→ KUTIPAN
============================================================
“Ini Saya Lakukan Untuk Kebahagiaan Dia”. Hmm....Yakin?!
Seorang wanita tua minta kepada anak-anaknya agar beliau dikirim ke panti jompo. “Di sana banyak temen, seumuran Mama, ngobrolnya nyambung”. Hampir semua anak menolak,”Panti jompo?!!! Apa-apaan? Nanti orang kira, kita ngga ngurusin orang tua”.
Mereka pikir, mereka membahagiakan ibu mereka dengan cara tidak mengirimnya ke panti jompo, tempat yang cukup identik dengan ‘lokasi pembuangan’. Saya pikir, yang terjadi adalah mereka ingin membahagiakan diri mereka sendiri dengan cara mengharuskan orang tua tinggal di rumah bersama mereka agar keluarga besar dan sahabat menilai mereka sebagai anak berbakti.
Seorang ibu yang biasa hidup sederhana dibuatkan pesta ulang tahun mewah oleh anaknya. Beliau merasa sangat tidak nyaman berlama-lama di cafe yang terkenal mahal, makanan berlimpah dan tamu berbaju keren. Apalagi, di situ beliau jadi pusat perhatian.
============================================================
→ DATA YANG DIBERIKAN
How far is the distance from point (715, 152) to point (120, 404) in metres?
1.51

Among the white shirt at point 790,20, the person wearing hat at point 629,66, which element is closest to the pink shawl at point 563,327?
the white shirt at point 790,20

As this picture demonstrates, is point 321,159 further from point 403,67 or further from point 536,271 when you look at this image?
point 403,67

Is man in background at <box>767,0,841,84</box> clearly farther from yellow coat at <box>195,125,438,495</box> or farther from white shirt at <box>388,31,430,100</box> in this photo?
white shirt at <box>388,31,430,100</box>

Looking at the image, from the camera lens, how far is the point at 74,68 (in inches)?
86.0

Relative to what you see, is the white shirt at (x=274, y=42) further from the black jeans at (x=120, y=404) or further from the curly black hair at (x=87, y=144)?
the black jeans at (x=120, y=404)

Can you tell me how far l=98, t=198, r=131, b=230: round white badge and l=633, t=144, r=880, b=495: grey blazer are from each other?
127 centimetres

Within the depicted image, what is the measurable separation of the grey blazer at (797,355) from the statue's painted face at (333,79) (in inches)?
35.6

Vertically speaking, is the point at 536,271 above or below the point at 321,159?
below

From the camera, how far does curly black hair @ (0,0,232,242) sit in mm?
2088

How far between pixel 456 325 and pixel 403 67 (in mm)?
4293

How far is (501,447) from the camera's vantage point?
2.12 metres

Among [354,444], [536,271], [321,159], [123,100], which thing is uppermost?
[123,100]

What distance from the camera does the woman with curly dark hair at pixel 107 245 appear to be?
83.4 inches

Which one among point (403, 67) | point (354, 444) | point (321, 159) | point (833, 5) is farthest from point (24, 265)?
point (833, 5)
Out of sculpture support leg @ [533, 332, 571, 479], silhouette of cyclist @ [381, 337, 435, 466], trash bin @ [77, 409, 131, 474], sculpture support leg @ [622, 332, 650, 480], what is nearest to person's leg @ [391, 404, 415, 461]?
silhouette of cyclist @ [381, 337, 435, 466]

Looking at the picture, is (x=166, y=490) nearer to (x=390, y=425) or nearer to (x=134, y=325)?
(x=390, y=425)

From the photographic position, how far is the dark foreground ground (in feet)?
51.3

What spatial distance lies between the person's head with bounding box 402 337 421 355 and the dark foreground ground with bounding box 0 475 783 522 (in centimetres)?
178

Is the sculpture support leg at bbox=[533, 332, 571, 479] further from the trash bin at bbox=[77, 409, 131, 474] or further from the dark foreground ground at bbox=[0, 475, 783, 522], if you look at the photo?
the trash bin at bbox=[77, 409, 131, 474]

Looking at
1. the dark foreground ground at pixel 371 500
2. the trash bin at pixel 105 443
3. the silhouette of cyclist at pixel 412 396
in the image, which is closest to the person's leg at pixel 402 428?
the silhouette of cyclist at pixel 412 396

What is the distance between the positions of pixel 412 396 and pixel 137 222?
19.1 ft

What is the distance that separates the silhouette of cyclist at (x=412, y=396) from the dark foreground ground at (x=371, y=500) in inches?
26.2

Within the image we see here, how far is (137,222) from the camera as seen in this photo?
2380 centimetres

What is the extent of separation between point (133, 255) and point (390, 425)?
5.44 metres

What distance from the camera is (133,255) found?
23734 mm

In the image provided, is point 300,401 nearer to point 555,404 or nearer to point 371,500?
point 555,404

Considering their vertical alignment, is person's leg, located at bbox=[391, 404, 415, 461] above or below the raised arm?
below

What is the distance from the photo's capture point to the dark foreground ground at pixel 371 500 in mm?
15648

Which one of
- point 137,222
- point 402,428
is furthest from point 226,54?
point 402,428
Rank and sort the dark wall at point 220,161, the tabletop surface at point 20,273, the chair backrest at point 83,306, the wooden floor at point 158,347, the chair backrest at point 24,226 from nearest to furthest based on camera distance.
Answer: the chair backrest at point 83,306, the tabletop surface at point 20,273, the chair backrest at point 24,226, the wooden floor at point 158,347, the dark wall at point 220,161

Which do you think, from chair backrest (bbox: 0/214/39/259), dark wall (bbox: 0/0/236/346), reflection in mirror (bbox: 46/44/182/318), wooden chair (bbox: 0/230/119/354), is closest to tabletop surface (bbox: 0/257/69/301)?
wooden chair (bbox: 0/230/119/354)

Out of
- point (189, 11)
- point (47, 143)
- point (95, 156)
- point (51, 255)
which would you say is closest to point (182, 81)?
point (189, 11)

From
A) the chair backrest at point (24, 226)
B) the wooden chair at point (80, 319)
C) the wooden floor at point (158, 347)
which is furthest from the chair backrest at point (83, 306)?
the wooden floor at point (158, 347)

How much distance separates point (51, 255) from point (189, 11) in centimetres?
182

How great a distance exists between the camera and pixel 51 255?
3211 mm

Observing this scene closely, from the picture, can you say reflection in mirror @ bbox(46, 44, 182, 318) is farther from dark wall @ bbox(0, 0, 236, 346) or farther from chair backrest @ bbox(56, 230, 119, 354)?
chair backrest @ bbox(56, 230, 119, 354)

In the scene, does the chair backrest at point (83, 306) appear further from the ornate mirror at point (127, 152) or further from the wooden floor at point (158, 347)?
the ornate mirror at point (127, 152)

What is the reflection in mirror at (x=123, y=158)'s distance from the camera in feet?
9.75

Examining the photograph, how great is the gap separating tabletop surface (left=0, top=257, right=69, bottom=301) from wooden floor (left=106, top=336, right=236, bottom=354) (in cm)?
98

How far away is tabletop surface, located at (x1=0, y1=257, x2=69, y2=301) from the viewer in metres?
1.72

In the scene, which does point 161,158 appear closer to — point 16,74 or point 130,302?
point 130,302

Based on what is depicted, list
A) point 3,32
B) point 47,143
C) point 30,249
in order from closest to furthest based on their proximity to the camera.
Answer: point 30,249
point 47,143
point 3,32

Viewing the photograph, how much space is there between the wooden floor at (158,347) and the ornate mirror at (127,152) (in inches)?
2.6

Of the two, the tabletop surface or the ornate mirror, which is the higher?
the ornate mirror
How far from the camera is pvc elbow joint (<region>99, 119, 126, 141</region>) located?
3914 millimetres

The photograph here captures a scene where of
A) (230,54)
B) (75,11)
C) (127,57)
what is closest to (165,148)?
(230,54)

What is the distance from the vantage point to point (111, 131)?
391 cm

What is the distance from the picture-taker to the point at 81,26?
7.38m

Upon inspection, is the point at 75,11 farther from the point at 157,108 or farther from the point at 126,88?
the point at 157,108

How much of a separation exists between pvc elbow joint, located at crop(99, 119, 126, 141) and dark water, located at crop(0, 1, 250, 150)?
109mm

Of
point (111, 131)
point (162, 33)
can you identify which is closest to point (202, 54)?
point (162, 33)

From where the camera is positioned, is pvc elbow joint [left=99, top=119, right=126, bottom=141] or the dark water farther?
============================================================
→ PETUNJUK
#1 Salin lagi bagian kutipan mulai dari "Seorang wanita tua" sampai "sebagai anak berbakti.", termasuk kedua ujungnya. Ganti "orang tua" dengan "lansia".
#2 Menurut kutipan, di mana pesta ulang tahun ibu yang biasa hidup sederhana itu diadakan?
Data di atas adalah bahan tersendiri, terpisah dari kutipan.

→ JAWABAN TIAP TUGAS
#1
Seorang wanita tua minta kepada anak-anaknya agar beliau dikirim ke panti jompo. “Di sana banyak temen, seumuran Mama, ngobrolnya nyambung”. Hampir semua anak menolak,”Panti jompo?!!! Apa-apaan? Nanti orang kira, kita ngga ngurusin lansia”.
Mereka pikir, mereka membahagiakan ibu mereka dengan cara tidak mengirimnya ke panti jompo, tempat yang cukup identik dengan ‘lokasi pembuangan’. Saya pikir, yang terjadi adalah mereka ingin membahagiakan diri mereka sendiri dengan cara mengharuskan lansia tinggal di rumah bersama mereka agar keluarga besar dan sahabat menilai mereka sebagai anak berbakti.

#2 Di sebuah cafe yang terkenal mahal.